Extrait du document:
- - - -

Dans la même logique, toujours selon le conseiller économique et fiscal, « Monsieur le Ministre des Mines et de la Géologie a pris les conclusions de ce rapport d’analyse sur les principales causes de pertes de recettes minières en Guinée avec beaucoup de sérieux et d’attention ». Ainsi, explique-t-il, « c’est pourquoi, à la suite du passage de la mission du FMI au titre de la revue sectorielle du deuxième trimestre de l’année 2022, il a été décidé au Conseil des Ministres, sur instruction du Président de la République, Chef de l’État, Chef suprême des forces armées, Colonel Mamadi DOUMBOUYA, d’élaborer une note technique et un projet d’arrêté sur le prix de référence applicable à la vente de la bauxite en République de Guinée ».
Le principe établi, commence une démarche concertée
C’est sur cette base que « les différents Ministères concernés, notamment le Ministère en charge des mines, le Ministère du Budget et le Ministère en charge de l’Économie ont travaillé durant des semaines et de manière intense pour produire une version plus aboutie du projet d’arrêté sur le prix de référence applicable à la vente de la bauxite en Guinée », confie le conseiller économique et fiscal, M. Yakouba Kourouma. Et d’expliquer que « cette version aboutie du projet d’arrêté a fait également l’objet de circulation auprès des PTF pour recueillir leurs avis afin de s’assurer que tous les éléments pertinents ont été pris en compte pour mieux sécuriser les dispositions règlementaires prévues dans le projet d’Arrêté conjoint sur le prix de référence de la bauxite en Guinée ». Puis, ajoute-t-il, « la version stabilisée dudit projet d’Arrêté a fait l’objet de signature par les Ministres des mines, du budget et des finances en date du 06 juillet 2022, sous une attention particulière du Chef de l’État, Colonel Mamadi DOUMBOUYA ». Et d’informer que « l’arrêté conjoint signé et validé par l’État a également fait l’objet d’une présentation officielle devant les responsables de toutes les sociétés minières opérant dans le secteur de la bauxite en Guinée, et en présence des hautes autorités de l’État, notamment le Ministre Secrétaire Générale à la Présidence de la République, Colonel Amara CAMARA et le Ministre Directeur de cabinet à la Présidence de la République, Monsieur Djiba DIAKITÉ ».

- - - -

Contenu des données:

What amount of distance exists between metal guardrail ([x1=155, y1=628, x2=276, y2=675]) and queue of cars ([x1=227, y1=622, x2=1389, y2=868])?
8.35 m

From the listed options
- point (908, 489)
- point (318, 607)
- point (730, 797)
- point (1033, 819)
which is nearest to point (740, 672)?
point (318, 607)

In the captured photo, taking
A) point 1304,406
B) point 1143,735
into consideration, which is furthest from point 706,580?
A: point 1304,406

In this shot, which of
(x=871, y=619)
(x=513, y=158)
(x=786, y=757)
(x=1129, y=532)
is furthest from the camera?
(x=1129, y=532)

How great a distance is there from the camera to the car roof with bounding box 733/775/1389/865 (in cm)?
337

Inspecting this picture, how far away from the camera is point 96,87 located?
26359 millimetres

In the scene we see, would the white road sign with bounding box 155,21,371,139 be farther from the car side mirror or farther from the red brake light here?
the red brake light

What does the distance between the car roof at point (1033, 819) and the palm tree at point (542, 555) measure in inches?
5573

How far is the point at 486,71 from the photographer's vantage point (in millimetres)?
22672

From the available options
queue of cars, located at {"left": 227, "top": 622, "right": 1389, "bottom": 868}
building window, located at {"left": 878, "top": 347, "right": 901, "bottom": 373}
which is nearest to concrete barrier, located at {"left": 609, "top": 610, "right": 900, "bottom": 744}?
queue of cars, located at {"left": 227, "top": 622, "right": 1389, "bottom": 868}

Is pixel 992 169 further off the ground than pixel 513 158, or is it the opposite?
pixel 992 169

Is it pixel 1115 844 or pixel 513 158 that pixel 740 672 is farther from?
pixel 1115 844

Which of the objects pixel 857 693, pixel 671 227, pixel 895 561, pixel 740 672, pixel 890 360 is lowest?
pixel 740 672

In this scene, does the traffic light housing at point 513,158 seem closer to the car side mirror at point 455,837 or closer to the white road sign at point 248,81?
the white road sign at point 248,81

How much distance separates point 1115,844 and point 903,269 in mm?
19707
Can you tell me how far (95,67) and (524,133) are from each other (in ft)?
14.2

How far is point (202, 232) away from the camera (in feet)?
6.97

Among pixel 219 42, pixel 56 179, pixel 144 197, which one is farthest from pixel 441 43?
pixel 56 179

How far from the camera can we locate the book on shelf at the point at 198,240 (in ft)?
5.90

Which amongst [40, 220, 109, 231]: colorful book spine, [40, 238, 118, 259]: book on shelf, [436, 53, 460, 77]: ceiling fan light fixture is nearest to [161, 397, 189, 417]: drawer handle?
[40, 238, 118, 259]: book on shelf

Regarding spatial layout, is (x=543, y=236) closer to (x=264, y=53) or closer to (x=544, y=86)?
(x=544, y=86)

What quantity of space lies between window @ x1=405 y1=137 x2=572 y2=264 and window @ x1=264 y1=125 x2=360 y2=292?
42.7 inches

- - - -

Détails de la tâche: Résumez en deux phrases l'extrait consacré au prix de référence de la bauxite en Guinée.

Résultat obtenu: À la suite de la mission du FMI liée à la revue sectorielle du deuxième trimestre 2022, le Conseil des ministres a décidé, sur instruction du président Mamadi Doumbouya, d'élaborer une note technique et un projet d'arrêté sur le prix de référence applicable à la vente de la bauxite en Guinée. Après des semaines de travail entre les ministères concernés et une circulation du texte auprès des PTF, l'arrêté conjoint a été signé le 6 juillet 2022, puis présenté officiellement aux responsables des sociétés minières du secteur de la bauxite en présence de hautes autorités de l'État.